>> start DOCUMENT EXCERPT
- Consider the following sequence $$a_{1}=3,\, a_{2}=4,\, a_{3}=6, \ldots, a_{n+1}=a_{n}+n, \ldots$$ a) Is $2006$ a number in the above sequence?

b) What is the $2007^{\text {th }}$ number in this sequence?

c) Calculate the sum of the first $100$ numbers in the above sequence? - Let $A B C$ be a right triangle with right angle at $A,$ and $\widehat{A C B}=54^{\circ} .$ Choose a point $E$ on the open ray in opposite direction to $C A$ such that $\widehat{A B E}=54^{\circ} .$ Prove that $B C < A E$
- Consider the following sum of $2006$ terms $$S=\sqrt{\frac{2+1}{2}}+\sqrt[3]{\frac{3+1}{3}}+\sqrt[4]{\frac{4+1}{4}}+\ldots+200 \sqrt[2]{\frac{2007+1}{2007}}.$$ Find $[S]$.
*(Here $[a]$ denote the largest integer which does not exceed $a$.)* - Solve the following system of equations $$\begin{cases} x-\dfrac{4}{x} &=2 y-\dfrac{2}{y} \\ 2 x &=y^{3}+3\end{cases}$$
- Let $a, b, c$ be numbers, all greater than or equal $-\dfrac{3}{2},$ such that $$a b c+a b+b c+c a+a+b+c \geq 0.$$ Prove that $a+b+c \geq 0$.
- Let $M$, $N$ and $P$ be three points outside a given triangle $A B C$ such that $$\angle C A N=\angle C B M=30^{\circ},\,\angle A C N=\angle B C M=20^{\circ},\,\angle P A B=\angle P B A=40^{\circ} .$$ Show that $M N P$ is an equilateral triangle.
- Let $A B C$ be a right triangle with right angle at $A$ and let $A H$ be the altitute through $A$. Denote by $I$, $I_{1}$, $I_{2}$ the incenters of the triangles $A B C$, $A H B$ and $A H C$. respectively. Prove that the circumcircle of the triangle $I I_{1} I_{2}$ is exactly the incircle of the triangle $A B C$.
- Find all functions $f: \mathbb{R}^{+} \rightarrow \mathbb{R}^{+}$ which satisfies the following identity $$ f(x) \cdot f(y)=f(x+y f(x)), \forall x, y \in \mathbb{R}^{+}$$
- Find the largest real number $m$ such that there exists a number $k$ in the interval $[1 ; 2]$ such that the following inequality $$\left(\frac{a}{b}+\frac{b}{c}+\frac{c}{a}\right)^{2 k} \geq(k+1)(a+b+c)\left(\frac{1}{a}+\frac{1}{b}+\frac{1}{c}\right)+m$$ is satisfied for all positive real numbers $a, b, c$.
- Let $\left(u_{k}\right)$ $(k=1,2, \ldots, n,)$ be an increasing sequence and let $A_{n}$ be the set of all positive numbers of the form $u_{i}-u_{j}$ $(1 \leq j<i \leq n)$. Prove that if $A_{n}$ has fewer that $n$ elements, then $\left(u_{k}\right)$ $(k=1,2, \ldots, n)$ forms an arithmetic sequence.
>> end DOCUMENT EXCERPT
>> start DATA ENTRIES
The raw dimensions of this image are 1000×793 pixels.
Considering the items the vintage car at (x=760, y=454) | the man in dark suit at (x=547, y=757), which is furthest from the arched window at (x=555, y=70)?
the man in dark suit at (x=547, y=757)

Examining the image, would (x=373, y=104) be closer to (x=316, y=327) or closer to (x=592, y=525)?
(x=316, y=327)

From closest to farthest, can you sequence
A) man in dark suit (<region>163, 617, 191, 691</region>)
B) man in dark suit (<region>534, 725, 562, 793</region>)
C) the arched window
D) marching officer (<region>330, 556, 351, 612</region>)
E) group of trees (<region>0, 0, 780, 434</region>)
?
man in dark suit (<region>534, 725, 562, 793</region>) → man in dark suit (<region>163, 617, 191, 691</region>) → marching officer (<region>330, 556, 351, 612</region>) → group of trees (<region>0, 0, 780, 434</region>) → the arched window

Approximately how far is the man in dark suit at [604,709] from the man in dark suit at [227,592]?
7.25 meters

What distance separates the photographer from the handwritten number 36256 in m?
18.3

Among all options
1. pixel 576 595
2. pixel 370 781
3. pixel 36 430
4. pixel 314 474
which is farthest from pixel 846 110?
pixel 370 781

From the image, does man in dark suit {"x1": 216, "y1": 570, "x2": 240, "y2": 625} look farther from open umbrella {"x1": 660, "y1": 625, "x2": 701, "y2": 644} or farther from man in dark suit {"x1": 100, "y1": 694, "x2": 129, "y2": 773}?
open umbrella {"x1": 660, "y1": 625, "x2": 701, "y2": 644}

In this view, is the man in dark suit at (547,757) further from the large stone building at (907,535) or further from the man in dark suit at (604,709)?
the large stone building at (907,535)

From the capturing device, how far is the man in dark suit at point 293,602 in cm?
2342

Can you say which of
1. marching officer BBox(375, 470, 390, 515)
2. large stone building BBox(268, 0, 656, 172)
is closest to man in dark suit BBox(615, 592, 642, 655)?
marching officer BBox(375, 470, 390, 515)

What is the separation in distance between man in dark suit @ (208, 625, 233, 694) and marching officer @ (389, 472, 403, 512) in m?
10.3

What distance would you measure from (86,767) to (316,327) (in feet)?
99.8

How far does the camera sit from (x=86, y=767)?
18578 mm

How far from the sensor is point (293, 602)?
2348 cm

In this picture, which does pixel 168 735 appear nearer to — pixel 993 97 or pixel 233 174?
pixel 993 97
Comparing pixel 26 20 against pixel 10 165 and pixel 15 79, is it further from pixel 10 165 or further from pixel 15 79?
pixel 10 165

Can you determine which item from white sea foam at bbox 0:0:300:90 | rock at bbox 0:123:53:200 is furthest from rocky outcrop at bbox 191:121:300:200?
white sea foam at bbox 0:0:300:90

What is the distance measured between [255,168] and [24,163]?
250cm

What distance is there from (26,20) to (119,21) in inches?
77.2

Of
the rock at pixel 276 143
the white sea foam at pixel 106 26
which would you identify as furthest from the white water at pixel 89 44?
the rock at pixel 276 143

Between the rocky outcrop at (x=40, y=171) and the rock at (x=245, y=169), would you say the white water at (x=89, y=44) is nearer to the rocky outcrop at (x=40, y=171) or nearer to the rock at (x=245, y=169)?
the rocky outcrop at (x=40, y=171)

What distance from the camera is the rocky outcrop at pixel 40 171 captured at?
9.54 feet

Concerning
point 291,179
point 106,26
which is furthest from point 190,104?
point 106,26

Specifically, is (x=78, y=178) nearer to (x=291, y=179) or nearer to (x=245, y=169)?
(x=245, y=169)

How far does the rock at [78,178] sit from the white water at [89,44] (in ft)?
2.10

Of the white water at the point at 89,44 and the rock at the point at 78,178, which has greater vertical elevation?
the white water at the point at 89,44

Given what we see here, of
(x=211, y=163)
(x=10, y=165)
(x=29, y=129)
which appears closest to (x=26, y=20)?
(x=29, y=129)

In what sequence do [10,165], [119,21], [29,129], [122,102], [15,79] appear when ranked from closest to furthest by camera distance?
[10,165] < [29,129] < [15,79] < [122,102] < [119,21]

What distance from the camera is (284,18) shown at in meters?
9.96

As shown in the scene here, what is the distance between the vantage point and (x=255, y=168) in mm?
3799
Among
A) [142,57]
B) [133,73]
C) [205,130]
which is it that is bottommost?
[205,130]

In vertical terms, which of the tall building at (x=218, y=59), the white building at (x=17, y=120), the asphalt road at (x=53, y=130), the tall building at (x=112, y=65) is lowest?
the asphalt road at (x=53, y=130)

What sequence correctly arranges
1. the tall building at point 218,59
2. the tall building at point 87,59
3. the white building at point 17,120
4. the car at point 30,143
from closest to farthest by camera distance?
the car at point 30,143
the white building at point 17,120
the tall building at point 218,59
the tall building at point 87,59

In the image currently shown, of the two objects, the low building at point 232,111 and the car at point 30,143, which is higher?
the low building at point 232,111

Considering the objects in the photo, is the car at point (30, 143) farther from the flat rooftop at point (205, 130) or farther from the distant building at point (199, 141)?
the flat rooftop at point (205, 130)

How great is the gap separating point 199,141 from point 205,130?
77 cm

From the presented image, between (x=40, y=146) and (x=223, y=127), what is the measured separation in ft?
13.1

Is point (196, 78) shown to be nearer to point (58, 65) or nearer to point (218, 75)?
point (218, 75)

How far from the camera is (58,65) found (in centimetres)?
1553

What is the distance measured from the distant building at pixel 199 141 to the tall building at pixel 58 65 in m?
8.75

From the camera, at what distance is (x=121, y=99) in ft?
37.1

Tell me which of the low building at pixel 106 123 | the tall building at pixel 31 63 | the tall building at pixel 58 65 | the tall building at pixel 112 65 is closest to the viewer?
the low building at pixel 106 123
>> end DATA ENTRIES
EXERCISE TASK A:
Answer these about the problem set:
(i) In the first problem, what are the values of $a_1$, $a_2$ and $a_3$?
(ii) In the right-triangle problem with point $E$, what is the measure of $\widehat{ACB}$?
(iii) In the problem about points $M$, $N$ and $P$, what is the measure of $\angle PAB$?
EXERCISE TASK B:
Write out everything in the listing from the start down to the line containing "man in dark suit (<region>534, 725, 562, 793</region>) →", with both ends included.

COMPLETE OUTPUT A:
(i) $a_1 = 3$, $a_2 = 4$, $a_3 = 6$
(ii) $54^{\circ}$
(iii) $40^{\circ}$

COMPLETE OUTPUT B:
The raw dimensions of this image are 1000×793 pixels.
Considering the items the vintage car at (x=760, y=454) | the man in dark suit at (x=547, y=757), which is furthest from the arched window at (x=555, y=70)?
the man in dark suit at (x=547, y=757)

Examining the image, would (x=373, y=104) be closer to (x=316, y=327) or closer to (x=592, y=525)?
(x=316, y=327)

From closest to farthest, can you sequence
A) man in dark suit (<region>163, 617, 191, 691</region>)
B) man in dark suit (<region>534, 725, 562, 793</region>)
C) the arched window
D) marching officer (<region>330, 556, 351, 612</region>)
E) group of trees (<region>0, 0, 780, 434</region>)
?
man in dark suit (<region>534, 725, 562, 793</region>) → man in dark suit (<region>163, 617, 191, 691</region>) → marching officer (<region>330, 556, 351, 612</region>) → group of trees (<region>0, 0, 780, 434</region>) → the arched window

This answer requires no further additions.